If you thought Intel's plans to embed eight cores in its high-end processors were a bit too out there, you'll find that the latest processor developed by semiconductor start-up Tilera is even more of an extreme. Packing 100 1.25GHz to 1.5GHz cores on a single chip, the Gx100 brings parallel processing to the extreme thanks to a new architecture that minimizes the bus bottleneck in today's multi-core processors.

Chip makers are constantly pushing for faster processors, but clock speeds can only be pushed so far. As a result, the semiconductor industry has opted to pack multiple processors on a single chip and dividing the workload in equal parts whenever this is possible — that's the gist of parallel computing.

Graphics processing units are a common example of a "multi-core" chip that can process hundreds of independent data streams in parallel: each stream is processed separately and the result is then output on the screen. Programmers are starting to harness the parallel data processing capabilities of GPUs, and by doing so they can often speed up their data crunching by tens or even hundreds of times.

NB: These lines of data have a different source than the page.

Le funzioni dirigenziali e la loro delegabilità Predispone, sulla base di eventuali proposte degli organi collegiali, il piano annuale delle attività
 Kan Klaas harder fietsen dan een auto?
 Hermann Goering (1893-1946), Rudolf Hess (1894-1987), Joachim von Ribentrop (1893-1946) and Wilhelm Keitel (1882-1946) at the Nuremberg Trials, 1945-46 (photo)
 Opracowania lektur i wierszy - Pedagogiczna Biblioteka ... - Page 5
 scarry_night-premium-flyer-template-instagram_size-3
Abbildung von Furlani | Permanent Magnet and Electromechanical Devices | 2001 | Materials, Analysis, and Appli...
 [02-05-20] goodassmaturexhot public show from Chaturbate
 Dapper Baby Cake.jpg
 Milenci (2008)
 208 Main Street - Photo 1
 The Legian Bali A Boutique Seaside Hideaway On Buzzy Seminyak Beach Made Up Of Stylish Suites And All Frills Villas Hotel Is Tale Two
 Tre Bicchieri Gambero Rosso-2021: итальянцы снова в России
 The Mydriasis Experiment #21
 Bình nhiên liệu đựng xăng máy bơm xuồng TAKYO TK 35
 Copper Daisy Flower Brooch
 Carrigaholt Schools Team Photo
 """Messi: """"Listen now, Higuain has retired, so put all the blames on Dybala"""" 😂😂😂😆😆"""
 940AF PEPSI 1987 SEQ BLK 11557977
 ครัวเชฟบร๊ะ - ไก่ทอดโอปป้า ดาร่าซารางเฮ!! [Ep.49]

However GPUs, especially the older models, have limited flexibility and are built for speed, not precision (if a single pixel is a little bit off color, people won't usually notice). Even though GPU makers are developing better architectures for using them as data crunchers, they still remain far from a general-purpose processor, making them able to speed up only certain tasks.

This is when the Tile Gx100 comes in. The Gx100, as Tilera chief technical officer Anant Agarwal explained, is a chip that can run off-the-shelf programs almost unmodified, offering at least four times the compute performance of an Intel Nehalem-Ex while burning a third of the power. In other terms, it makes GPU-like massive parallel processing available on a general-purpose chip.

Because the chip is general-purpose, programmers can recompile and run applications designed for Intel's x86 architecture on Tilera's processor without the need for further adaptation.

The key idea behind the design of the chip was a simplified architecture that eliminates the on-chip bus interconnect through which information must flow in most multi-core CPUs. This was replaced with a mesh network architecture, which involves placing a communication switch on each processor and arranging them in a grid-like fashion.

The bus architecture was a performance bottleneck that reduced the amount of data that could travel from the various cores and forced engineers to limit the number of cores on each chip. But because of this new architecture, Tilera says it can cram in as many as 100 cores on a processor without running into the bus-bandwidth limit.

The 100-core processor, fabricated using 40-nanometer technology, is expected to be available early next year, but won't be supported by Windows 7. For that, consumers will have to wait for Intel's 80-core version, which the IT giant promised to deliver to consumers sometime during the next five years.